Il collegio della prima sezione civile del Tribunale ordinario di Cagliari ha avuto la brillante idea di respingere il ricorso della governatrice Alessandra Todde contro l’ordinanza-ingiunzione di decadenza. Un’ordinanza che le è stata notificata dal Collegio regionale di garanzia elettorale presso la Corte d’Appello il 3 gennaio, per chi non fosse a conoscenza di queste tempistiche da thriller. Ovviamente, il provvedimento si basa sull’esame delle spese impiegate dalla governatrice sarda durante la campagna elettorale per le regionali di febbraio 2024, che, a quanto pare, nasconderebbero irregolarità così evidenti da sembrare quasi comiche.
Ora, il destino politico della signora Todde si delinea su due binari: da un lato, il consiglio regionale, controllato dalla maggioranza di centrosinistra, potrebbe decidere di opporsi all’ordinanza del tribunale e permettere alla governatrice di continuare a regnare sulla Sardegna.
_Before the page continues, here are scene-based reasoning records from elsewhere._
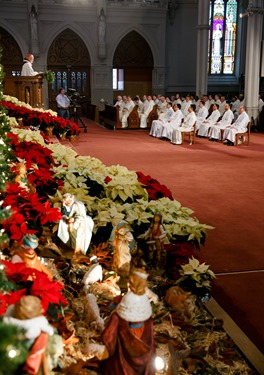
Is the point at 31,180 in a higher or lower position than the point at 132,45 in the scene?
lower

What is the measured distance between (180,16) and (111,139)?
12.0 metres

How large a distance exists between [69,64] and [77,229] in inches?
807

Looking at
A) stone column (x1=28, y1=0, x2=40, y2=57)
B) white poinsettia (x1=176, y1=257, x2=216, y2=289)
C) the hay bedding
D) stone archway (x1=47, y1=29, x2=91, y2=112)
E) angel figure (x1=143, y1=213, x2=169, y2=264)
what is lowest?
the hay bedding

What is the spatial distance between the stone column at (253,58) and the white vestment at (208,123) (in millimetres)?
2170

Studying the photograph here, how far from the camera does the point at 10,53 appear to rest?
2258 centimetres

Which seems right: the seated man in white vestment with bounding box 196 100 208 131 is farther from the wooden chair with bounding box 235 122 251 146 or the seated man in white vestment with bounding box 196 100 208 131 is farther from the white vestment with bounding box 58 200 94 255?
the white vestment with bounding box 58 200 94 255

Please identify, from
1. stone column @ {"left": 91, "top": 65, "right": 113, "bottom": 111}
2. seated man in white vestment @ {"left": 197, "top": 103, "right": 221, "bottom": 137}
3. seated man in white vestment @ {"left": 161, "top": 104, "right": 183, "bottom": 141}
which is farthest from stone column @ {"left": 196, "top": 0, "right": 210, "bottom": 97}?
stone column @ {"left": 91, "top": 65, "right": 113, "bottom": 111}

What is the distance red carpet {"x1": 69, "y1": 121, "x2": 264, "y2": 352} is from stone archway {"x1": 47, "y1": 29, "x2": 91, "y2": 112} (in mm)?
8142

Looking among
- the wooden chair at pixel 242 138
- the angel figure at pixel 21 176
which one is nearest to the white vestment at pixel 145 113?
the wooden chair at pixel 242 138

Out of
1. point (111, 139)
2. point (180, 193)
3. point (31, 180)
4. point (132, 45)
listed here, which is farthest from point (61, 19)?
point (31, 180)

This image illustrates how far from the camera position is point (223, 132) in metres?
14.9

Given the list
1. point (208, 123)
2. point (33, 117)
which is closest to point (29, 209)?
point (33, 117)

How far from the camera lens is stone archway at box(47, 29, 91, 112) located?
2311 cm

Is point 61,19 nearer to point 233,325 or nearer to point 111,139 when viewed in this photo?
point 111,139
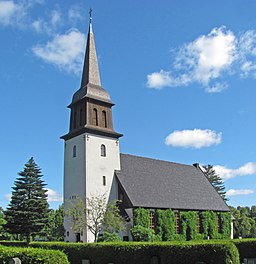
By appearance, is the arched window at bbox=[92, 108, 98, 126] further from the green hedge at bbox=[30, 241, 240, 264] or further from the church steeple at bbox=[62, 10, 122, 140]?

Diciamo che la logica della «giustizia politica» qui è un po’ nebulosa—come del resto buona parte della politica italiana.
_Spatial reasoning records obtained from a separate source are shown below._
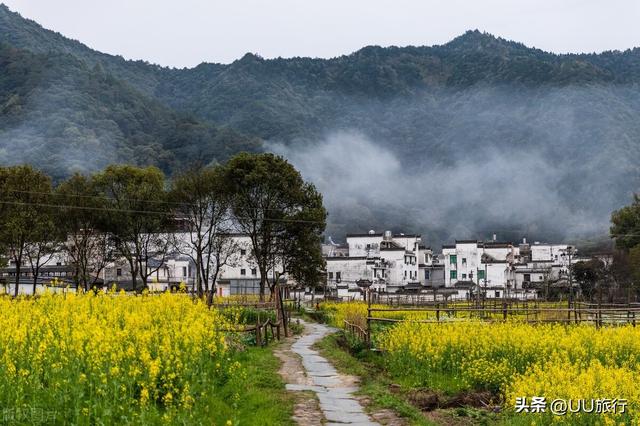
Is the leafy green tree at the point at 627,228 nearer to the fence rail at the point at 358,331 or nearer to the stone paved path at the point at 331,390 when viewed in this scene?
the fence rail at the point at 358,331

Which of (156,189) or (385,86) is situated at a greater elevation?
(385,86)

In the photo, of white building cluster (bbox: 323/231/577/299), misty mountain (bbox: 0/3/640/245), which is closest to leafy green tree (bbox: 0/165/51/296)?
white building cluster (bbox: 323/231/577/299)

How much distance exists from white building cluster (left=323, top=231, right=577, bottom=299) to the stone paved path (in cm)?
6396

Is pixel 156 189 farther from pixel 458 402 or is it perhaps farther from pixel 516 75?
pixel 516 75

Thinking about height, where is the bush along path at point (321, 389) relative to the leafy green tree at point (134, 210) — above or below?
below

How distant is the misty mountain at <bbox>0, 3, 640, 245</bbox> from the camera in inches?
5285

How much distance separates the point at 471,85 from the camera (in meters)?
200

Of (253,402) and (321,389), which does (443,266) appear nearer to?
(321,389)

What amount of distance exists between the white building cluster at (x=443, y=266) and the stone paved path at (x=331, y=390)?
63956 mm

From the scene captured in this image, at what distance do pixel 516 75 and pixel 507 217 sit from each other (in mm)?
65860

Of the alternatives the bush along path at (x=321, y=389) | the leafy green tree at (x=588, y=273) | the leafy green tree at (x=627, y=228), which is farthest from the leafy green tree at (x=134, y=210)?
the leafy green tree at (x=627, y=228)

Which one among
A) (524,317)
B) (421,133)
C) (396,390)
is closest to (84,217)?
(524,317)

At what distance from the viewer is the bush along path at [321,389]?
38.4 ft

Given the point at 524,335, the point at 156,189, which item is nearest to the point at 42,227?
the point at 156,189
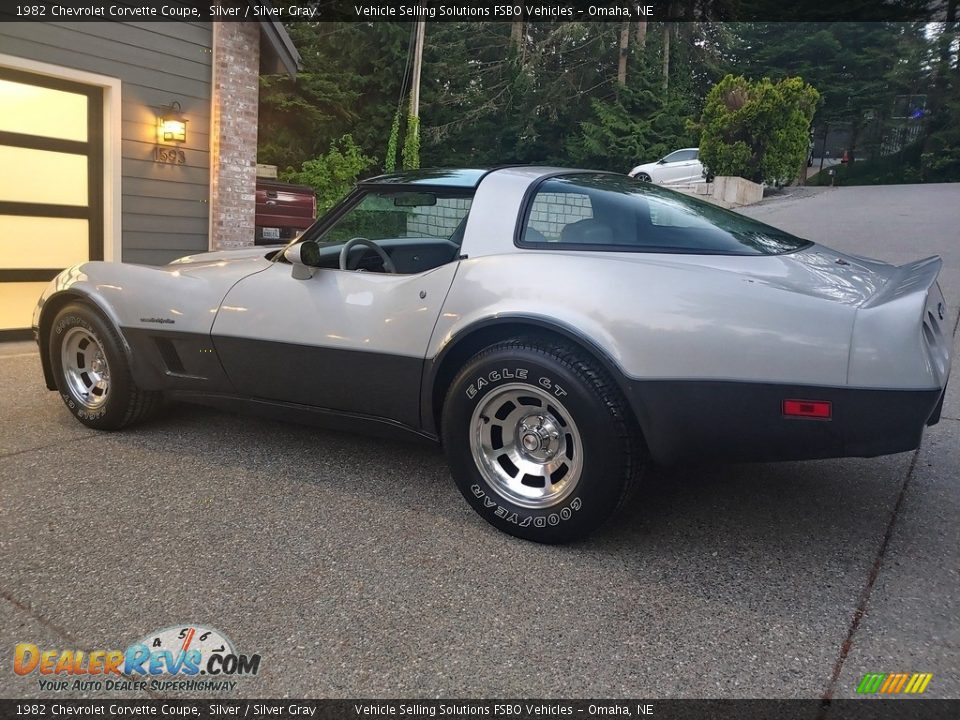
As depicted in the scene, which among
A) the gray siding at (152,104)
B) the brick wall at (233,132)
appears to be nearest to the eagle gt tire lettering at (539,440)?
the gray siding at (152,104)

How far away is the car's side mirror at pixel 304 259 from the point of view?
10.8 feet

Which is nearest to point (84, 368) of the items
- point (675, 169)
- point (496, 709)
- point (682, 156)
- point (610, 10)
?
point (496, 709)

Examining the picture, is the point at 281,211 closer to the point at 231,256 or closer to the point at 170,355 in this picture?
the point at 231,256

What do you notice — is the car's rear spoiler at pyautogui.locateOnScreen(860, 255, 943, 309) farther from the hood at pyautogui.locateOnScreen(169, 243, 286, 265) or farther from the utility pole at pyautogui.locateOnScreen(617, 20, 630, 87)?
the utility pole at pyautogui.locateOnScreen(617, 20, 630, 87)

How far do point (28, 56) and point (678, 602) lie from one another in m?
7.29

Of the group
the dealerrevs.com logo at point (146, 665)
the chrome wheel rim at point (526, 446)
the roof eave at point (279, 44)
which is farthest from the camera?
the roof eave at point (279, 44)

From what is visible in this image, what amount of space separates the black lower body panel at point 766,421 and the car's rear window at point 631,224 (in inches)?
22.3

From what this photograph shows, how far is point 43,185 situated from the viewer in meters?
7.47

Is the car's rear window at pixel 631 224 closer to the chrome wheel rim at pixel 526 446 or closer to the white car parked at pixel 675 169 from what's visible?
the chrome wheel rim at pixel 526 446

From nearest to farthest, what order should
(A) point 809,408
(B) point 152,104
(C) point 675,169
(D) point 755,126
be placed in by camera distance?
(A) point 809,408 < (B) point 152,104 < (D) point 755,126 < (C) point 675,169

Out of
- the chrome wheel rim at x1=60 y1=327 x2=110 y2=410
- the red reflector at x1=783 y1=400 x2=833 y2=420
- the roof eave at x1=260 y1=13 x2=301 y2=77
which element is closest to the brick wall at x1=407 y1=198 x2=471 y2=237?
the red reflector at x1=783 y1=400 x2=833 y2=420

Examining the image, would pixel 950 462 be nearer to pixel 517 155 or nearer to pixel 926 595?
pixel 926 595

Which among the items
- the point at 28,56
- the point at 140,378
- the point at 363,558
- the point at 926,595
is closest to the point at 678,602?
the point at 926,595

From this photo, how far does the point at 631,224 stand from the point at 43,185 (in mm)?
6643
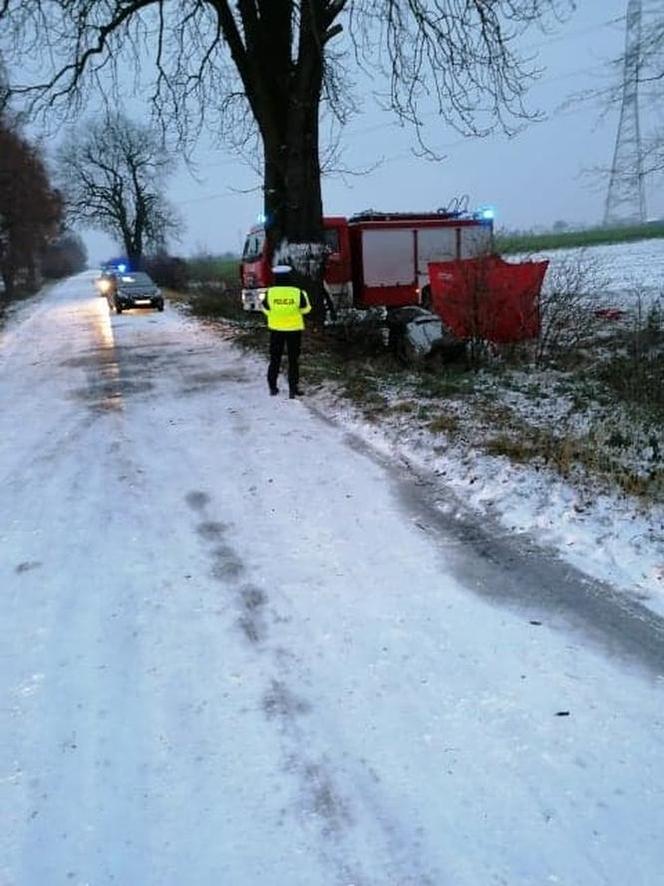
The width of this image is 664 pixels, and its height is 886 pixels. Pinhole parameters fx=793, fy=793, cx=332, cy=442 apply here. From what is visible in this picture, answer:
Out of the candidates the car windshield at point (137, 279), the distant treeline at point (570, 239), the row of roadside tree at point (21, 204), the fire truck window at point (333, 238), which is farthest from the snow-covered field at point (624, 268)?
the row of roadside tree at point (21, 204)

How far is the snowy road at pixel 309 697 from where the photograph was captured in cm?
276

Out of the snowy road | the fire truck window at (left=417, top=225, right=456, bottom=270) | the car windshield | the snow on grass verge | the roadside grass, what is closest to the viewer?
the snowy road

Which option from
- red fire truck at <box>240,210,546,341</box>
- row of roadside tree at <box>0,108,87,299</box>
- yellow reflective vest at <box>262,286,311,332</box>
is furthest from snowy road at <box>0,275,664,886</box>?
row of roadside tree at <box>0,108,87,299</box>

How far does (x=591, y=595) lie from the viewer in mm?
4488

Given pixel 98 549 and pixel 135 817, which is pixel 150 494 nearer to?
pixel 98 549

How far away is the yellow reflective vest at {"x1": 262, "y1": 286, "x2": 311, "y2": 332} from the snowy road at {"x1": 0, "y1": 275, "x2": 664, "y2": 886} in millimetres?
3678

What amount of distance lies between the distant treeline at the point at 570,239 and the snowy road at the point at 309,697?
31.7 ft

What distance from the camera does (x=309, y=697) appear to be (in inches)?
142

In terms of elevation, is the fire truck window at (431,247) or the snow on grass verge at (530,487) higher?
the fire truck window at (431,247)

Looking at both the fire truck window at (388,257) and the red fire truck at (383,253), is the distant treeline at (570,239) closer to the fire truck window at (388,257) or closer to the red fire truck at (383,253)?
the red fire truck at (383,253)

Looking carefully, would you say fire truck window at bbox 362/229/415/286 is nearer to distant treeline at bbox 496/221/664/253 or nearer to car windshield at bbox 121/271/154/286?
distant treeline at bbox 496/221/664/253

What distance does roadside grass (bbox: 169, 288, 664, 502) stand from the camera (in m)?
6.52

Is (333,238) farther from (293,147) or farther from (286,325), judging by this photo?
(286,325)

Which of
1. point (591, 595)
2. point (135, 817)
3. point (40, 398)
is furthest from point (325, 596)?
point (40, 398)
Dall’altro lato, c’è la Corte costituzionale, che il 9 luglio si riunirà (come se avessero di meglio da fare) per discutere il conflitto di attribuzione sollevato dalla Regione contro lo Stato in merito alla legge nazionale che disciplina i casi di decadenza per gli amministratori. Ora, la Corte dovrà decidere se quella legge possa essere applicata a una regione a statuto speciale come la Sardegna. Insomma, speriamo che non ci metta troppa «creatività»; non sarebbe la prima volta che si svincolano da questioni complicate.
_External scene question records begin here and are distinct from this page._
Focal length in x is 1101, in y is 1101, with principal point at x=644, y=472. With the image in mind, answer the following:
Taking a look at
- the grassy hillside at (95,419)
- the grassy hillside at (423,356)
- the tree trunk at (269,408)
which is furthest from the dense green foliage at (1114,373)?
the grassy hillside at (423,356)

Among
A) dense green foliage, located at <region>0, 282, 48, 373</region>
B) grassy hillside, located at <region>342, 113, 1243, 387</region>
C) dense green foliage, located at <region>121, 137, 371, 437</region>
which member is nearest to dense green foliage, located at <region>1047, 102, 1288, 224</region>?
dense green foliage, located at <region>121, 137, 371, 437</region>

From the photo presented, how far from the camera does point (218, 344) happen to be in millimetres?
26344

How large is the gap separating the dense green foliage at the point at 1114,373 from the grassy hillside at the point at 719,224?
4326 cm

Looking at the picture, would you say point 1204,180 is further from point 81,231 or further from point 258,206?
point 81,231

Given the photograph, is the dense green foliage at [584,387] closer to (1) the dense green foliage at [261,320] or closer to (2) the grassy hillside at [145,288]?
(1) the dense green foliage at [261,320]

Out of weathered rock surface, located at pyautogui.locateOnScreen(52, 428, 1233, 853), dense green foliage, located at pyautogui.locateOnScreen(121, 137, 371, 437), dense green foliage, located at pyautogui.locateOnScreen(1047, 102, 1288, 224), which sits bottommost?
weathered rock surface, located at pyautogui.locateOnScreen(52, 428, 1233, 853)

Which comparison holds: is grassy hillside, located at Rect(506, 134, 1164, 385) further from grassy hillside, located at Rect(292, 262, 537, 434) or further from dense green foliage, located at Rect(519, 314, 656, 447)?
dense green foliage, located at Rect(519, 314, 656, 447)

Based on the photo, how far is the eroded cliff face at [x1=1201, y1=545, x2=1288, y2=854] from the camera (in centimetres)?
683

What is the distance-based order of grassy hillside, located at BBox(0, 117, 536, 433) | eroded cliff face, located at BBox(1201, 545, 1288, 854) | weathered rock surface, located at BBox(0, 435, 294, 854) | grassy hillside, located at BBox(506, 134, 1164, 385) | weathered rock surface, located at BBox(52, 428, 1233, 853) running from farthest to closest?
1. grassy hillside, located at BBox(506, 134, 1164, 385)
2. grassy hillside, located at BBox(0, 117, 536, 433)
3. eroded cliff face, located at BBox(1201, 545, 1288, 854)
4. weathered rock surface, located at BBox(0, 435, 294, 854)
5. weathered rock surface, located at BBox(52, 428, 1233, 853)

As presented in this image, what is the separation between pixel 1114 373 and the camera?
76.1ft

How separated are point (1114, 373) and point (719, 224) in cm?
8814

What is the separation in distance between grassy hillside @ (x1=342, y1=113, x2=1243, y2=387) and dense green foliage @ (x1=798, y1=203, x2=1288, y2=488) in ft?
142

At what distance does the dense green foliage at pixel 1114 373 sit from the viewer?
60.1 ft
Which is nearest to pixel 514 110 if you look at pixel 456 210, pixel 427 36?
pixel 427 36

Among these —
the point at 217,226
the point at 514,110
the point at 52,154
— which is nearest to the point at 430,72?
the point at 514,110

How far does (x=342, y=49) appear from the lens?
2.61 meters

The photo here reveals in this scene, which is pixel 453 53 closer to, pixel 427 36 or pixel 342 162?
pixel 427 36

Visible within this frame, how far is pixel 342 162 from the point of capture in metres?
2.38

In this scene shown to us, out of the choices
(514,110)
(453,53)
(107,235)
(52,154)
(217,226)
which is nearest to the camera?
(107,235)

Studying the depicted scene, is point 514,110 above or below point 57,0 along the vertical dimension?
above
Circa un mese fa, la procura di Cagliari, già presa dalla frenesia di risolvere i pasticci, nel depositare le conclusioni sul ricorso ha affermato che l’ordinanza dovrebbe essere annullata. Certo, per un attimo pare quasi che la giustizia stia prendendo una direzione decente, finché non ci ricorda che siamo nella giungla burocratica della «politica».